Dubai: Private schools in Dubai have started informing parents about fee increases for the academic year 2014-15 as they push for a review of the existing cap which they claim is affecting their survival in the face of rising inflation and rents.

Schools from across curricula told XPRESS they have approached the authorities for a revision of the existing fee hike framework, which is based on the education costs index (ECI) and performance ratings, as it causes a huge funding gap that could eventually threaten closure.

Fee increases for 2014-15 have been fixed at 3.48 per cent for “outstanding” schools, 2.61 per cent for “good” schools and 1.74 per cent for the rest based on the 1.74 per cent ECI increase in 2013.

Funds crunch
Clive Pierrepont, Director, Communications of Taaleem which runs nine schools, said: “The funding gap occurs when schools, especially those with low fee structures, are told to better their ratings by investing more in technology, facilities, quality and staff training. In the past two years, these schools have had a fee freeze and a potential 1.74 per cent fee rise this year is not even enough to cover inflationary costs, never mind the improvements. Often, schools that have served Dubai well and for many decades stare closure in the face because of this funding anomaly.”

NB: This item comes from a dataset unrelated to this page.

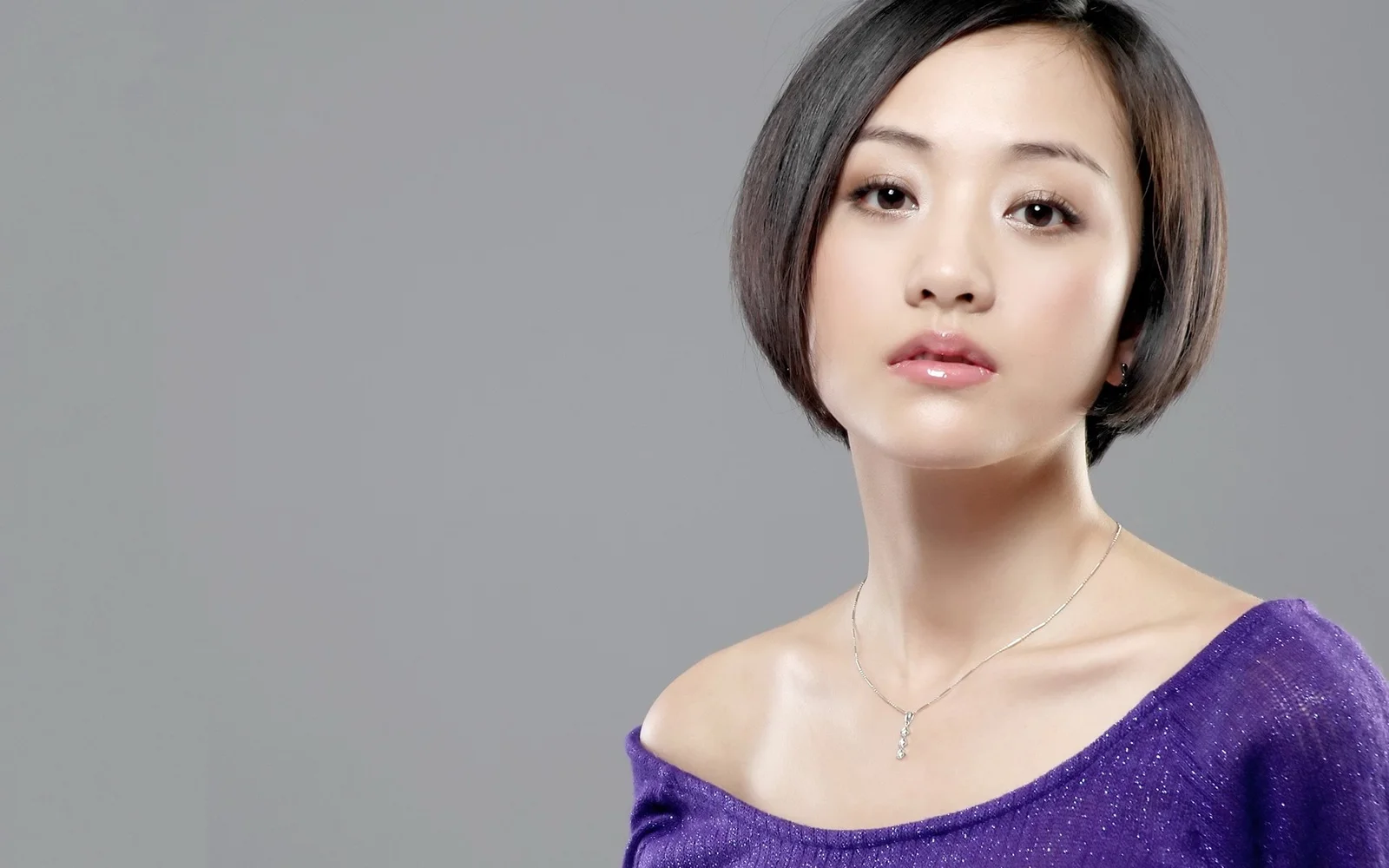 一名短发女性身穿紫色露肩上衣，在灰色背景前进行棚拍肖像。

In the last couple of years, several schools, including well-known names like English College Primary School and GEMS Westminster School, have made impending closure announcements due to financial constraints. But in some cases like GEMS Westminster, the closure plans have been scrapped under pressure from parents and pupils.

Sunny Varkey, Chairman of GEMS Education, the world’s largest private school operator which has schools charging fees at both ends of the spectrum, was recently quoted by Forbes Asia as saying: “Education is recession-proof. Parents would forgo their food to send their children to the right school … We adopted the airline model of economy, business and first class to make top-notch education available based on what families could afford.”

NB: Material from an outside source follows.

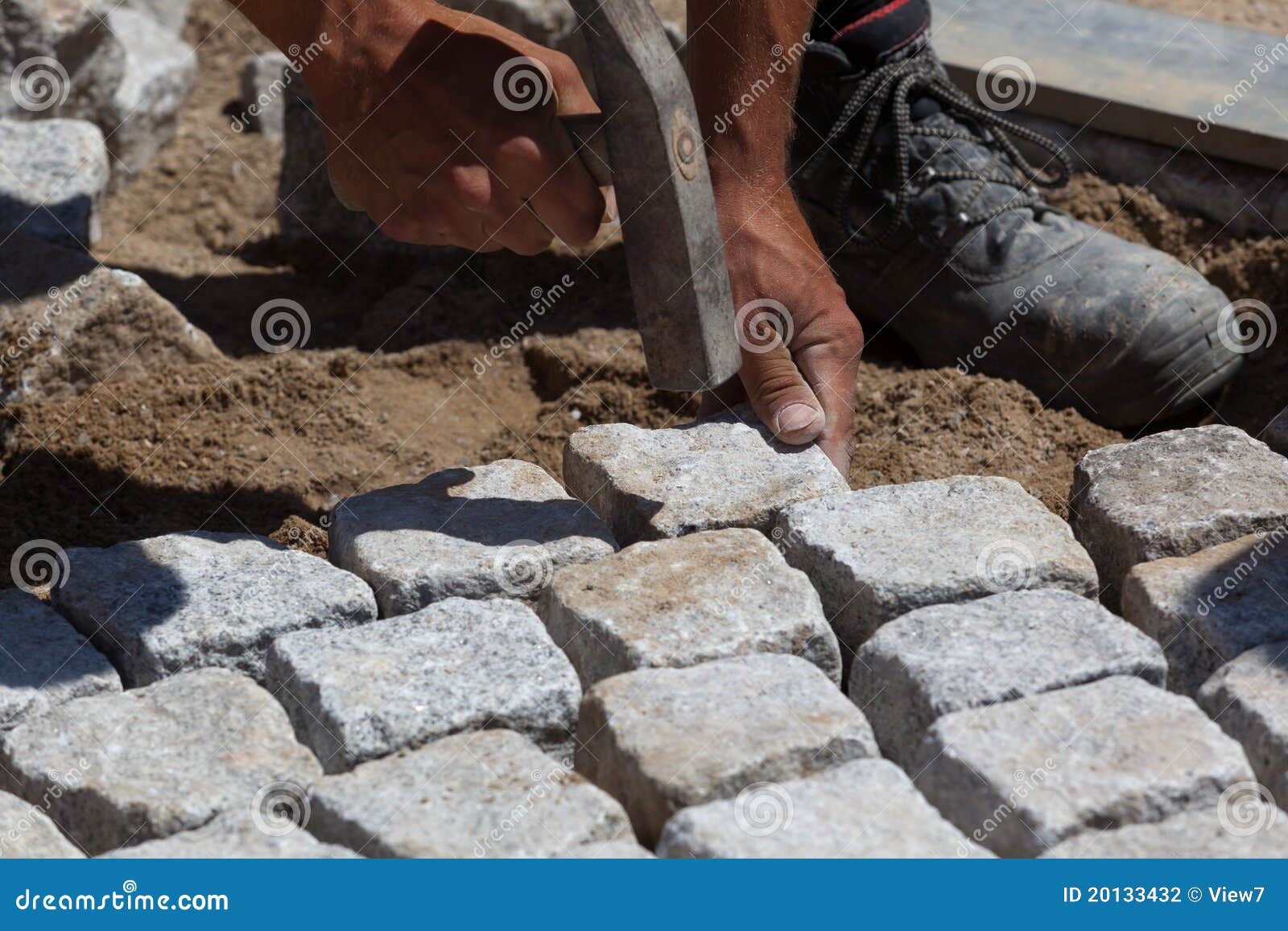 workman laying cobbles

Private schools contend that new entrants are at an advantage as they can charge higher fees against old schools which are hardpressed to restructure their fees.

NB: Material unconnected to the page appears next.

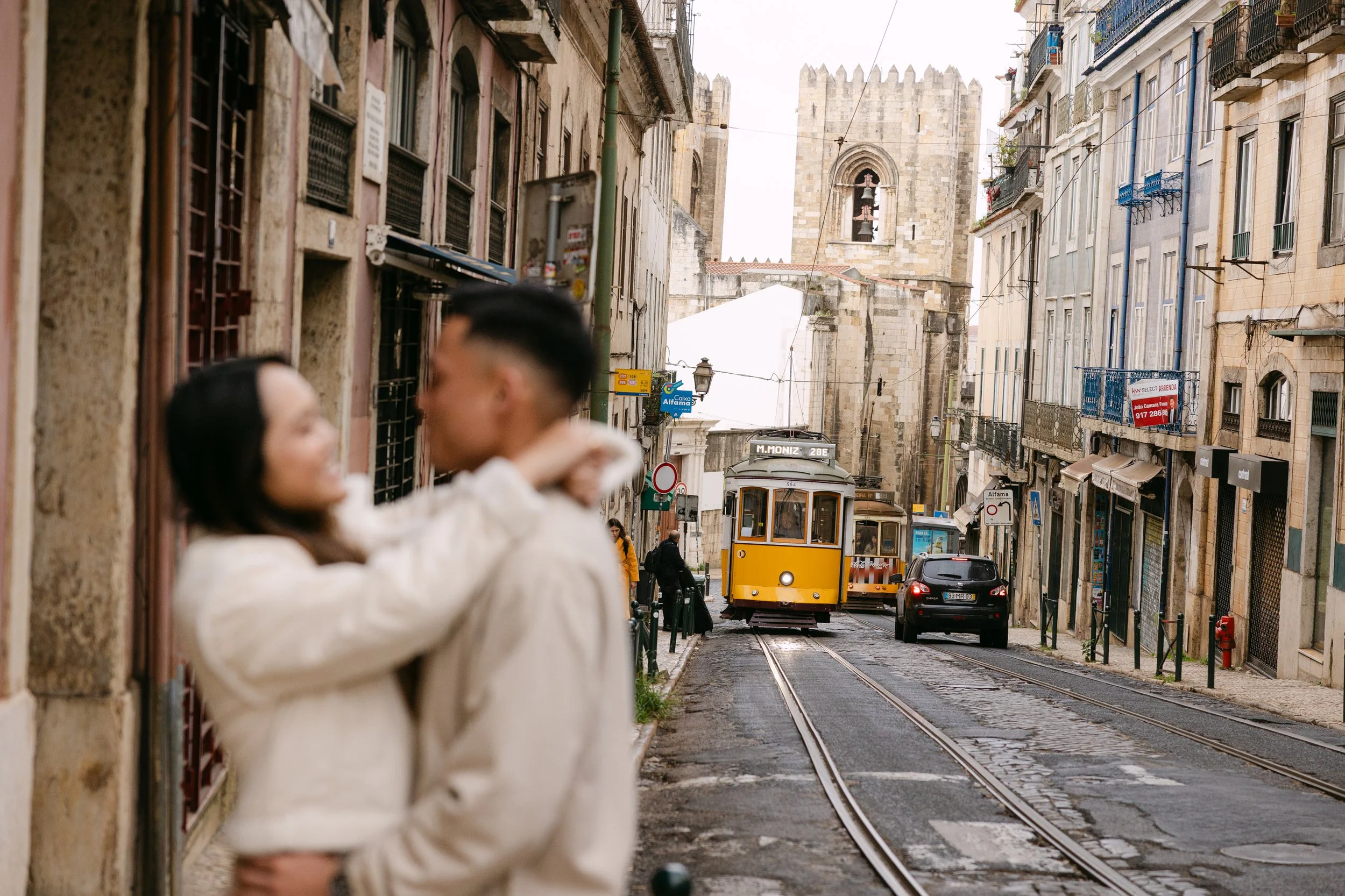 Romantic portrait of engaged couple in Alfama street with Lisbon tram in background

Kollur Guruswamy of JSS Education Foundation, which runs two schools, said there’s a mismatch in the fee hike logic. “Schools that need to improve their ratings should be allowed higher fee increases, but it is the other way round. As such, Asian schools, whose fees already fall in the low end of the spectrum, take the biggest hit. We at JSS have been operating a loss for the last five years.”

The schools blame skyrocketing rents and inflationary pressures for their unsustainable finances. Guruswamy said: “We collect fees only for 10 months but our costs are spread over 12 months. Forty per cent of our revenue goes into paying our 150 teachers whose average monthly salary is Dh4,500. The remaining 60 per cent goes into leasing our premises. So where is the money to invest in IT and other areas? We are able to pull on only because of our parent organisation’s support.”

Even at Taaleem, which caters to the premium sector, Pierrepont said: “We hire the majority of talent on international contracts. Therefore, we are subject to global inflationary pressures that the ECI does not take into account. Our annual inflation costs range between five and 10 per cent and this does not take into account any further investment, or package increases. We have just awarded our teachers a Dh15,000 housing allowance increase to keep pace with the rent rises in Dubai’s market. This has had a major impact on our costs.”

A director of an Indian school said: “The ECI index needs to be looked into afresh keeping in mind our operational costs and rising inflation. Even hiring a retired teacher from the UK for a mock inspection costs us around £800 a day.”